Frailty Tied to Progression of Benign Prostatic Hyperplasia

By Lisa Rapaport

December 21, 2021

(Reuters Health) - Men with benign prostatic hyperplasia treated with drug therapy may experience more symptom progression and serious adverse events if they are frail, a recent study suggests.

The study was a secondary analysis of the Medical Therapy of Prostatic Symptoms trial, which was designed to compare the effect of treatment with doxazosin, finasteride, and combination therapy. The 3,047 men in the current analysis had moderate-to-severe lower urinary tract symptoms and reduced urinary flow rate. None had a history of hypotension, elevated prostate-specific antigen, or prior treatment for benign prostatic hyperplasia.

Baseline frailty was assessed using deficits identified with the 68-item Systolic Blood Pressure Intervention Trial frailty index, as well as deficits based on abnormal laboratory values. Total scores on the frailty index can range from 0 to 1, with scores of 0.25 or higher indicating frailty, scores of 0.25 to 0.1 indicating pre-frailty, and scores of less than 0.1 indicating that men were robust.
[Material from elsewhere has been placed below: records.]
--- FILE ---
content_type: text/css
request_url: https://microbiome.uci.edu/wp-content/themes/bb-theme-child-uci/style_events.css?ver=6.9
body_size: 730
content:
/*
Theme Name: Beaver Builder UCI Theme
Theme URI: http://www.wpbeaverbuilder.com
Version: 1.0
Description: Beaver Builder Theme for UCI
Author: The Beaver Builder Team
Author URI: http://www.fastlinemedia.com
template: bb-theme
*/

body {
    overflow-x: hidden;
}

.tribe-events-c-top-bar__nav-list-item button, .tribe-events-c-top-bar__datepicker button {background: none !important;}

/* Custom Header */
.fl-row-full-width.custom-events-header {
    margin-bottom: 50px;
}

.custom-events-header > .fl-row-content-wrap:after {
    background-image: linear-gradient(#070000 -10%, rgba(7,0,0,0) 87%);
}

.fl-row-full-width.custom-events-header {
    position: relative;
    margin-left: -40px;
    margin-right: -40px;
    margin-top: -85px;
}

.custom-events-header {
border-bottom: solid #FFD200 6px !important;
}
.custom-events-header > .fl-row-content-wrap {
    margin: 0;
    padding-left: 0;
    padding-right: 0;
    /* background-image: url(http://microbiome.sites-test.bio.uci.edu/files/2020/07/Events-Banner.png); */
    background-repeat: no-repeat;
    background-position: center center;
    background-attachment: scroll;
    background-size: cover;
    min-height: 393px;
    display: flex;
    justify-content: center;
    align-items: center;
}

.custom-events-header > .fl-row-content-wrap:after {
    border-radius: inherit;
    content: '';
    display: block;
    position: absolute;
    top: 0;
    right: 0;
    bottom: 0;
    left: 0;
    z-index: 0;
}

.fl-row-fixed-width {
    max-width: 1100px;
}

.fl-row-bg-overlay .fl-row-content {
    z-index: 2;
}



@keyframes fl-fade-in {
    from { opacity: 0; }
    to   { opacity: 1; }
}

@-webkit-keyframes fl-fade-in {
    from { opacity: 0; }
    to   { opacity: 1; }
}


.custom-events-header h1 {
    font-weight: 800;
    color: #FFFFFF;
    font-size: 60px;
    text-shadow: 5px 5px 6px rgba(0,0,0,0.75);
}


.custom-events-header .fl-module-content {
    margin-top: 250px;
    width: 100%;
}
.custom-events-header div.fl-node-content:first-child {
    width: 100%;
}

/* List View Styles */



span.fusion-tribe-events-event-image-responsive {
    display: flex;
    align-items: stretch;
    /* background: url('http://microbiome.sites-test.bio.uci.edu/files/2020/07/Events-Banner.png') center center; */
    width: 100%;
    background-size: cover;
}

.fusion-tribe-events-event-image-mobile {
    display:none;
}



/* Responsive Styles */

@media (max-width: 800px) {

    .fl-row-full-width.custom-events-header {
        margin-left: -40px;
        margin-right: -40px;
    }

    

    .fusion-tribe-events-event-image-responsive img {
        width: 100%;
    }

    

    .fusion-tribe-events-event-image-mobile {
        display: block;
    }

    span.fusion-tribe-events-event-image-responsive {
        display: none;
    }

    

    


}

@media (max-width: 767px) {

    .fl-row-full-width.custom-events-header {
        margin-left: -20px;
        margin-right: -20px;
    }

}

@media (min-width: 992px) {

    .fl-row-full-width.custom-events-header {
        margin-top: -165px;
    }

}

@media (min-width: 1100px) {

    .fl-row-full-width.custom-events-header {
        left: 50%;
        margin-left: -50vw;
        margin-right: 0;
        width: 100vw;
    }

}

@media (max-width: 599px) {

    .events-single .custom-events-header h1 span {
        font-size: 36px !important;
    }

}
At baseline, 478 men (16%) had frailty and another 1,824 men (60%) had pre-frailty. Compared with robust men, clinical benign prostatic hyperplasia symptom progression was significantly more likely among me with pre-frailty (adjusted hazard ratio 1.36) and frailty (AHR 1.82), researchers reported in JAMA Network Open.

"The findings of this study supported our hypothesis that frailty is an independent predictor of lower urinary tract symptom progression," said study leader Dr. Scott Bauer of the University of California San Francisco and the San Francisco VA Medical Center.

"This is consistent with our growing understanding of common systemic and non-urologic causes of lower urinary tract symptoms in older men," Dr. Bauer said by email. "What was surprising is that this association was observed among men who clinicians suspected had symptoms specifically due to benign prostatic hyperplasia and therefore enrolled them in a benign prostatic hyperplasia drug trial."

The analysis used a composite endpoint to define clinical benign prostatic hyperplasia symptom progression, which included any of these things: lower urinary tract symptom progression; acute urinary retention; urinary incontinence; recurrent urinary tract infection or urosepsis, or an increase in serum creatinine attributable to benign prostatic hyperplasia of at least 1.5 mg/dl and to a value of at least 50% above baseline.

Overall, during a mean follow-up period of 4.0 years, the incidence of benign prostatic hyperplasia clinical progression per 100 person-years was 2.2 for robust men, 2.9 for pre-frail men, and 4.0 for frail men.

In addition, the risk of serious adverse events was significantly higher among frail (AHR 2.86) and pre-frail (AHR 1.81) men than among robust men.

One limitation of the trial is that it was conducted more than two decades ago, and included predominantly white men who were healthy enough to enroll. Results may therefore not be generalizable to men with multiple comorbidities or men from different racial or ethnic groups.

The mechanisms of this association between frailty and benign prostatic hyperplasia progression are also unknown and need to be investigated, Dr. Bauer said.

Furthermore, he and his colleagues wrote, "There is a critical need for diagnostic tests capable of distinguishing lower urinary tract symptoms due to BPH and bladder outlet obstruction vs frailty and other systemic causes."

"But in the meantime, clinicians should pause to reconsider frailty and other systemic age-related causes of lower urinary tract symptoms before referring older men for benign prostatic hyperplasia surgery when they have progressed despite maximal benign prostatic hyperplasia drug therapy," Dr. Bauer said. "Clinicians should also inform older frail men of their increased risk of adverse events and urinary symptom progression despite combination therapy and use shared decision making to ensure that the benefits outweigh the risks for each individual patient."